Greinke gave up a leadoff triple to Jordan Schafer before Jose Altuve hit a chipper to Corey Hart at first base. Greinke ran over to the first base bag to catch the throw from Hart, but Altuve was ruled safe on a very close play. Greinke didn’t argue the call, but took out his frustrations by slamming the ball into the ground. He was then given the boot by first base umpire Sam Holbrook.
As if umpires have not been the source of enough fan angst already, here is yet another black eye for an umpiring era marked by thin-skin and short fuses.
Somewhere along the way, umpires forgot they were supposed to work behind the scenes as opposed to being lead actors in the show.
Now, here is what I do not understand: Greinke was angry—perhaps, merely with himself—and he expressed these frustrations by slamming the ball into the ground.

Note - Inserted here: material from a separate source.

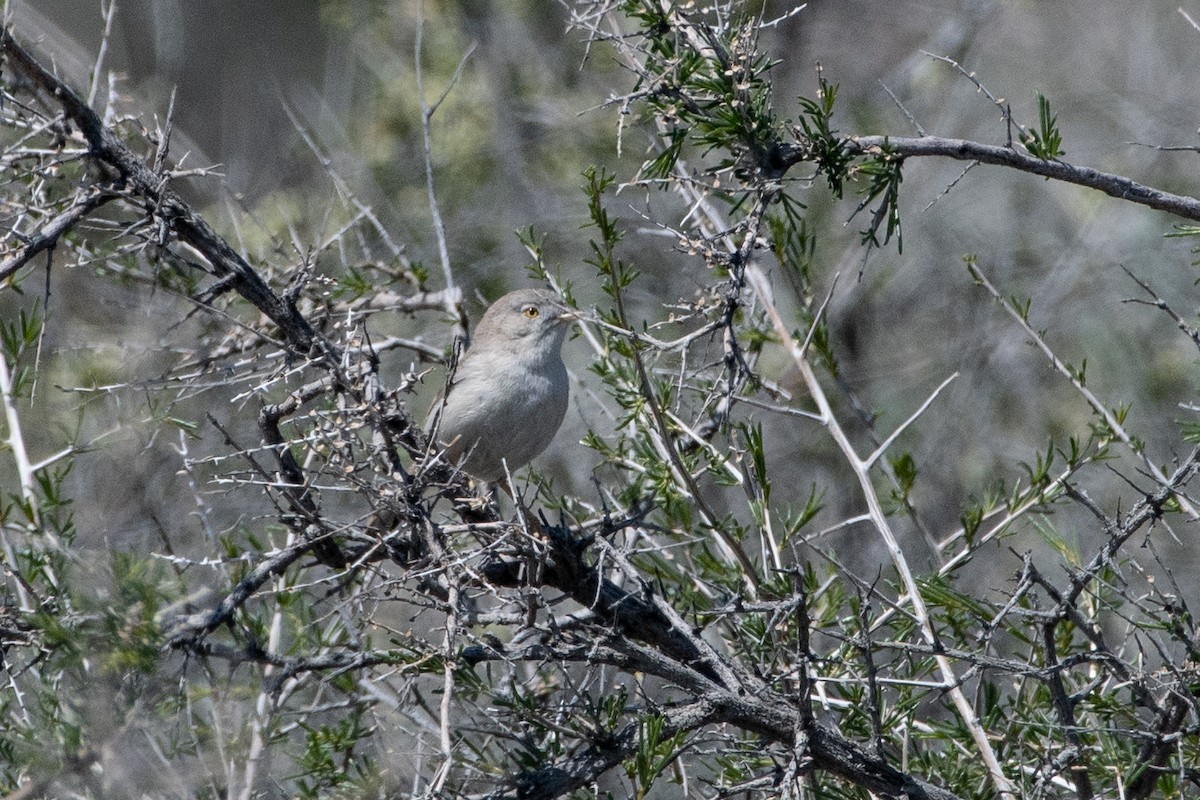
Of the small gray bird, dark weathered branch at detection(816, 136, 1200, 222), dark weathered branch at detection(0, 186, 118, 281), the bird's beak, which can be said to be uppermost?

So Holbrook tossed Greinke. Then, to add insult to injury, Holbrook tossed Brewers manager Ron Roenicke after he stormed from the dugout to defend his pitcher.
Could Greinke have handled himself better? Absolutely. Will Greinke look back and feel a little embarrassed. Perhaps. But I am going to go to bat for Greinke on this one.
It is obvious that Greinke was frustrated, perhaps with more than just the close play at first. I think there is more going on here.
Greinke is in the midst of a flurry of trade discussions. Nobody knows what is going on in the guy’s head (especially in light of his social anxiety disorder). He may not want to leave Milwaukee. Who knows?
But sometimes a guy needs to vent. And umpires need to show some discretion in such situations. With that said, here is a question: Is Holbrook so thin-skinned that he cannot handle a simple act of vented frustration from one of the players?
Now if Greinke took the baseball and fired it into the crowd and scouts in attendance for his performance, different story. But Greinke did not do this. The only casualty in this mess was a plot of dirt in the wrong neighborhood at the wrong time.
Funny how NBA players get away with spiking basketballs to the moon in frustration.
Of course, there are those who will argue that Greinke is a professional who needs to act the part.
To that I say, "Hogwash!"
Frankly, I am tired of people who tear down athletes who wear their emotions on their sleeves and show some passion in the heat of battle.
While I do not condone perpetual hotheads, I like guys who show some passion from time to time. Baseball players are not robots, after all.
The bottom line is that, all things considered, Holbrook should have given Greinke a warning. But Holbrook decided to steal the show. And Roenicke was right to let Holbrook know it.